Я взял стопку, махнул одним глотком. Грушевка оказалась крепче, чем я думал, — растеклась огненно по внутренностям, ударила приятным звоном в голову. Взял яблоко, откусил — сладкий сок брызнул на подбородок. Подхватил ведро и вышел из хаты. Пес посмотрел на меня с любопытством. На середине тропинки к колодцу меня словно кто-то толкнул в спину, я резко обернулся, но вокруг никого не было. Наверное, соседи из-за занавесок наблюдают за дедовым гостем, подумал. Доел яблоко и зашвырнул огрызок в чей-то огород.
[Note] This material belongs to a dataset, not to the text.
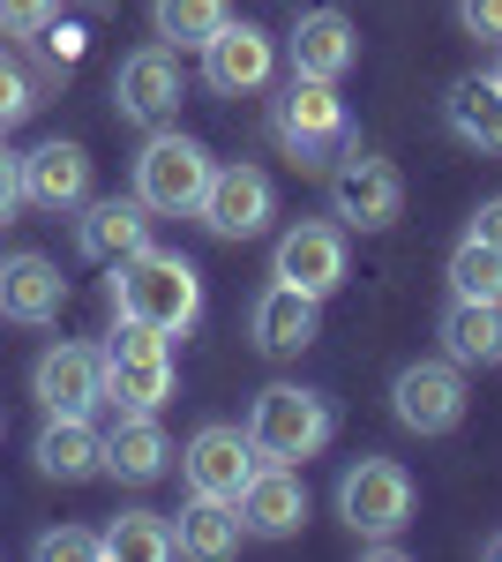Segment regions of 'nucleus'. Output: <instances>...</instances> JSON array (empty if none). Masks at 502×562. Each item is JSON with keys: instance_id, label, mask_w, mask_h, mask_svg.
Here are the masks:
<instances>
[{"instance_id": "obj_1", "label": "nucleus", "mask_w": 502, "mask_h": 562, "mask_svg": "<svg viewBox=\"0 0 502 562\" xmlns=\"http://www.w3.org/2000/svg\"><path fill=\"white\" fill-rule=\"evenodd\" d=\"M105 293H113V323H143V330L180 338L203 315V270L172 248H135L127 262H113Z\"/></svg>"}, {"instance_id": "obj_2", "label": "nucleus", "mask_w": 502, "mask_h": 562, "mask_svg": "<svg viewBox=\"0 0 502 562\" xmlns=\"http://www.w3.org/2000/svg\"><path fill=\"white\" fill-rule=\"evenodd\" d=\"M331 397L323 390H300V383H270L255 390L248 405V442L263 465H300V458H315L323 442H331Z\"/></svg>"}, {"instance_id": "obj_3", "label": "nucleus", "mask_w": 502, "mask_h": 562, "mask_svg": "<svg viewBox=\"0 0 502 562\" xmlns=\"http://www.w3.org/2000/svg\"><path fill=\"white\" fill-rule=\"evenodd\" d=\"M210 188V150L180 128H150V143L135 150V203L150 217H196Z\"/></svg>"}, {"instance_id": "obj_4", "label": "nucleus", "mask_w": 502, "mask_h": 562, "mask_svg": "<svg viewBox=\"0 0 502 562\" xmlns=\"http://www.w3.org/2000/svg\"><path fill=\"white\" fill-rule=\"evenodd\" d=\"M180 383L172 368V338L166 330H143V323H121L113 346H105V397L127 405V413H158Z\"/></svg>"}, {"instance_id": "obj_5", "label": "nucleus", "mask_w": 502, "mask_h": 562, "mask_svg": "<svg viewBox=\"0 0 502 562\" xmlns=\"http://www.w3.org/2000/svg\"><path fill=\"white\" fill-rule=\"evenodd\" d=\"M337 518L353 525V540L405 532V518H413V473L398 458H360L353 473L337 480Z\"/></svg>"}, {"instance_id": "obj_6", "label": "nucleus", "mask_w": 502, "mask_h": 562, "mask_svg": "<svg viewBox=\"0 0 502 562\" xmlns=\"http://www.w3.org/2000/svg\"><path fill=\"white\" fill-rule=\"evenodd\" d=\"M331 211L345 233H390L405 217V180H398L390 158L353 150V158H337V173H331Z\"/></svg>"}, {"instance_id": "obj_7", "label": "nucleus", "mask_w": 502, "mask_h": 562, "mask_svg": "<svg viewBox=\"0 0 502 562\" xmlns=\"http://www.w3.org/2000/svg\"><path fill=\"white\" fill-rule=\"evenodd\" d=\"M390 413H398V428L413 435H450L465 420V368L443 352V360H413V368H398V383H390Z\"/></svg>"}, {"instance_id": "obj_8", "label": "nucleus", "mask_w": 502, "mask_h": 562, "mask_svg": "<svg viewBox=\"0 0 502 562\" xmlns=\"http://www.w3.org/2000/svg\"><path fill=\"white\" fill-rule=\"evenodd\" d=\"M278 135H286V150H293L300 166H323L337 143H345V98H337V83L293 76L286 98H278Z\"/></svg>"}, {"instance_id": "obj_9", "label": "nucleus", "mask_w": 502, "mask_h": 562, "mask_svg": "<svg viewBox=\"0 0 502 562\" xmlns=\"http://www.w3.org/2000/svg\"><path fill=\"white\" fill-rule=\"evenodd\" d=\"M255 442L248 428H225V420H210V428L188 435V450H180V480H188V495H217V503H241V487L255 480Z\"/></svg>"}, {"instance_id": "obj_10", "label": "nucleus", "mask_w": 502, "mask_h": 562, "mask_svg": "<svg viewBox=\"0 0 502 562\" xmlns=\"http://www.w3.org/2000/svg\"><path fill=\"white\" fill-rule=\"evenodd\" d=\"M270 211H278V188H270L263 166H210V188L196 203V217L217 240H255L270 225Z\"/></svg>"}, {"instance_id": "obj_11", "label": "nucleus", "mask_w": 502, "mask_h": 562, "mask_svg": "<svg viewBox=\"0 0 502 562\" xmlns=\"http://www.w3.org/2000/svg\"><path fill=\"white\" fill-rule=\"evenodd\" d=\"M270 278H286V285H300V293L331 301L337 285H345V225L300 217L293 233L278 240V256H270Z\"/></svg>"}, {"instance_id": "obj_12", "label": "nucleus", "mask_w": 502, "mask_h": 562, "mask_svg": "<svg viewBox=\"0 0 502 562\" xmlns=\"http://www.w3.org/2000/svg\"><path fill=\"white\" fill-rule=\"evenodd\" d=\"M278 76V38L263 31V23H225L217 38L203 45V83L217 98H248Z\"/></svg>"}, {"instance_id": "obj_13", "label": "nucleus", "mask_w": 502, "mask_h": 562, "mask_svg": "<svg viewBox=\"0 0 502 562\" xmlns=\"http://www.w3.org/2000/svg\"><path fill=\"white\" fill-rule=\"evenodd\" d=\"M113 105H121L127 121H143V128H166L172 113H180V60H172V45L127 53L121 76H113Z\"/></svg>"}, {"instance_id": "obj_14", "label": "nucleus", "mask_w": 502, "mask_h": 562, "mask_svg": "<svg viewBox=\"0 0 502 562\" xmlns=\"http://www.w3.org/2000/svg\"><path fill=\"white\" fill-rule=\"evenodd\" d=\"M31 390H38V405L45 413H98V397H105V352H90V346H45L38 352V375H31Z\"/></svg>"}, {"instance_id": "obj_15", "label": "nucleus", "mask_w": 502, "mask_h": 562, "mask_svg": "<svg viewBox=\"0 0 502 562\" xmlns=\"http://www.w3.org/2000/svg\"><path fill=\"white\" fill-rule=\"evenodd\" d=\"M248 330H255V346L270 352V360H293V352L315 346V330H323V301L278 278V285H263V293H255Z\"/></svg>"}, {"instance_id": "obj_16", "label": "nucleus", "mask_w": 502, "mask_h": 562, "mask_svg": "<svg viewBox=\"0 0 502 562\" xmlns=\"http://www.w3.org/2000/svg\"><path fill=\"white\" fill-rule=\"evenodd\" d=\"M23 203H38V211H83L90 203V150L83 143H38L31 158H23Z\"/></svg>"}, {"instance_id": "obj_17", "label": "nucleus", "mask_w": 502, "mask_h": 562, "mask_svg": "<svg viewBox=\"0 0 502 562\" xmlns=\"http://www.w3.org/2000/svg\"><path fill=\"white\" fill-rule=\"evenodd\" d=\"M68 307V278L53 256H0V315L8 323H60Z\"/></svg>"}, {"instance_id": "obj_18", "label": "nucleus", "mask_w": 502, "mask_h": 562, "mask_svg": "<svg viewBox=\"0 0 502 562\" xmlns=\"http://www.w3.org/2000/svg\"><path fill=\"white\" fill-rule=\"evenodd\" d=\"M241 525L255 540H293L308 525V487L293 465H255V480L241 487Z\"/></svg>"}, {"instance_id": "obj_19", "label": "nucleus", "mask_w": 502, "mask_h": 562, "mask_svg": "<svg viewBox=\"0 0 502 562\" xmlns=\"http://www.w3.org/2000/svg\"><path fill=\"white\" fill-rule=\"evenodd\" d=\"M76 248H83L90 262H127L135 248H150V211L135 203V195H113V203H83V217H76Z\"/></svg>"}, {"instance_id": "obj_20", "label": "nucleus", "mask_w": 502, "mask_h": 562, "mask_svg": "<svg viewBox=\"0 0 502 562\" xmlns=\"http://www.w3.org/2000/svg\"><path fill=\"white\" fill-rule=\"evenodd\" d=\"M286 53H293V76L337 83V76L360 60V38H353V23H345L337 8H308V15L293 23V38H286Z\"/></svg>"}, {"instance_id": "obj_21", "label": "nucleus", "mask_w": 502, "mask_h": 562, "mask_svg": "<svg viewBox=\"0 0 502 562\" xmlns=\"http://www.w3.org/2000/svg\"><path fill=\"white\" fill-rule=\"evenodd\" d=\"M31 458H38L45 480H90V473H105V435L90 428L83 413H45Z\"/></svg>"}, {"instance_id": "obj_22", "label": "nucleus", "mask_w": 502, "mask_h": 562, "mask_svg": "<svg viewBox=\"0 0 502 562\" xmlns=\"http://www.w3.org/2000/svg\"><path fill=\"white\" fill-rule=\"evenodd\" d=\"M443 121L458 143H472L480 158H502V83L495 76H458L443 98Z\"/></svg>"}, {"instance_id": "obj_23", "label": "nucleus", "mask_w": 502, "mask_h": 562, "mask_svg": "<svg viewBox=\"0 0 502 562\" xmlns=\"http://www.w3.org/2000/svg\"><path fill=\"white\" fill-rule=\"evenodd\" d=\"M172 442L158 428V413H121V428L105 435V473L127 480V487H150V480L166 473Z\"/></svg>"}, {"instance_id": "obj_24", "label": "nucleus", "mask_w": 502, "mask_h": 562, "mask_svg": "<svg viewBox=\"0 0 502 562\" xmlns=\"http://www.w3.org/2000/svg\"><path fill=\"white\" fill-rule=\"evenodd\" d=\"M172 540H180V555L196 562H225L241 540H248V525H241V503H217V495H188V510L172 518Z\"/></svg>"}, {"instance_id": "obj_25", "label": "nucleus", "mask_w": 502, "mask_h": 562, "mask_svg": "<svg viewBox=\"0 0 502 562\" xmlns=\"http://www.w3.org/2000/svg\"><path fill=\"white\" fill-rule=\"evenodd\" d=\"M443 352L458 360V368H488L502 360V301H458L443 307Z\"/></svg>"}, {"instance_id": "obj_26", "label": "nucleus", "mask_w": 502, "mask_h": 562, "mask_svg": "<svg viewBox=\"0 0 502 562\" xmlns=\"http://www.w3.org/2000/svg\"><path fill=\"white\" fill-rule=\"evenodd\" d=\"M180 540H172V518L158 510H121L105 525V562H172Z\"/></svg>"}, {"instance_id": "obj_27", "label": "nucleus", "mask_w": 502, "mask_h": 562, "mask_svg": "<svg viewBox=\"0 0 502 562\" xmlns=\"http://www.w3.org/2000/svg\"><path fill=\"white\" fill-rule=\"evenodd\" d=\"M150 23H158V45H196L203 53L233 23V0H150Z\"/></svg>"}, {"instance_id": "obj_28", "label": "nucleus", "mask_w": 502, "mask_h": 562, "mask_svg": "<svg viewBox=\"0 0 502 562\" xmlns=\"http://www.w3.org/2000/svg\"><path fill=\"white\" fill-rule=\"evenodd\" d=\"M450 293L458 301H502V248L465 233L458 248H450Z\"/></svg>"}, {"instance_id": "obj_29", "label": "nucleus", "mask_w": 502, "mask_h": 562, "mask_svg": "<svg viewBox=\"0 0 502 562\" xmlns=\"http://www.w3.org/2000/svg\"><path fill=\"white\" fill-rule=\"evenodd\" d=\"M38 562H105V532L53 525V532H38Z\"/></svg>"}, {"instance_id": "obj_30", "label": "nucleus", "mask_w": 502, "mask_h": 562, "mask_svg": "<svg viewBox=\"0 0 502 562\" xmlns=\"http://www.w3.org/2000/svg\"><path fill=\"white\" fill-rule=\"evenodd\" d=\"M31 105H38V83L23 76L15 53H0V135L15 128V121H31Z\"/></svg>"}, {"instance_id": "obj_31", "label": "nucleus", "mask_w": 502, "mask_h": 562, "mask_svg": "<svg viewBox=\"0 0 502 562\" xmlns=\"http://www.w3.org/2000/svg\"><path fill=\"white\" fill-rule=\"evenodd\" d=\"M60 0H0V38H38Z\"/></svg>"}, {"instance_id": "obj_32", "label": "nucleus", "mask_w": 502, "mask_h": 562, "mask_svg": "<svg viewBox=\"0 0 502 562\" xmlns=\"http://www.w3.org/2000/svg\"><path fill=\"white\" fill-rule=\"evenodd\" d=\"M458 23H465V38L502 45V0H458Z\"/></svg>"}, {"instance_id": "obj_33", "label": "nucleus", "mask_w": 502, "mask_h": 562, "mask_svg": "<svg viewBox=\"0 0 502 562\" xmlns=\"http://www.w3.org/2000/svg\"><path fill=\"white\" fill-rule=\"evenodd\" d=\"M15 203H23V158H15V150L0 143V225L15 217Z\"/></svg>"}, {"instance_id": "obj_34", "label": "nucleus", "mask_w": 502, "mask_h": 562, "mask_svg": "<svg viewBox=\"0 0 502 562\" xmlns=\"http://www.w3.org/2000/svg\"><path fill=\"white\" fill-rule=\"evenodd\" d=\"M472 240H488V248H502V195H488V203L472 211Z\"/></svg>"}, {"instance_id": "obj_35", "label": "nucleus", "mask_w": 502, "mask_h": 562, "mask_svg": "<svg viewBox=\"0 0 502 562\" xmlns=\"http://www.w3.org/2000/svg\"><path fill=\"white\" fill-rule=\"evenodd\" d=\"M45 31H53V23H45ZM45 45H53V60H60V68H68V60H83V31H76V23H60Z\"/></svg>"}, {"instance_id": "obj_36", "label": "nucleus", "mask_w": 502, "mask_h": 562, "mask_svg": "<svg viewBox=\"0 0 502 562\" xmlns=\"http://www.w3.org/2000/svg\"><path fill=\"white\" fill-rule=\"evenodd\" d=\"M488 555H495V562H502V532H495V540H488Z\"/></svg>"}, {"instance_id": "obj_37", "label": "nucleus", "mask_w": 502, "mask_h": 562, "mask_svg": "<svg viewBox=\"0 0 502 562\" xmlns=\"http://www.w3.org/2000/svg\"><path fill=\"white\" fill-rule=\"evenodd\" d=\"M495 83H502V45H495Z\"/></svg>"}]
</instances>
У колодца поставил ведро на землю, подергал цепь и взялся было за ручку барабана, как тут из кармана чуть не выпала мобилка. Подхватил телефон и набрал Оксану. Идут гудки, никто не берет трубку. Немедленно вспыхнула злость, захотелось домой. Настроение стремительно портилось. Хватит уже этих сказок, надо ехать на Киев и решать дела.
Цепь вибрировала так, будто я тащу не ведро с водой, а бегемота средних размеров. Упершись в колодец животом, я заглянул в прохладную глубину. Ведро висело в метрах полутора над водой, я удерживал его на цепи, а внизу в воде дрожало мое отражение. Я присмотрелся и — застыл: поверхность воды перестала подрагивать, и на зеркальной глади я увидел свою физиономию с некрасиво обвисшими щеками, а рядом, на моем плече — женское лицо, завешенное темными распущенными волосами! Это уже было слишком. С криком я выпустил цепь из рук, и барабан стал с грохотом разматываться. Я оглянулся. Никого. Что-то в окружающем пейзаже изменилось. Мальвы у хаты Луки — я хорошо помнил — росли розовые и красные, а сейчас я видел и белые, и темно-бордовые, почти черные. Ярко-рыжий пес на цепи смотрел на меня и вилял пятнистым хвостом — а ведь он был черный! Да и сама хата словно подобралась, стала поуже и повыше. Я присмотрелся и увидел, что ветки груши заботливо подперты деревянными шестами.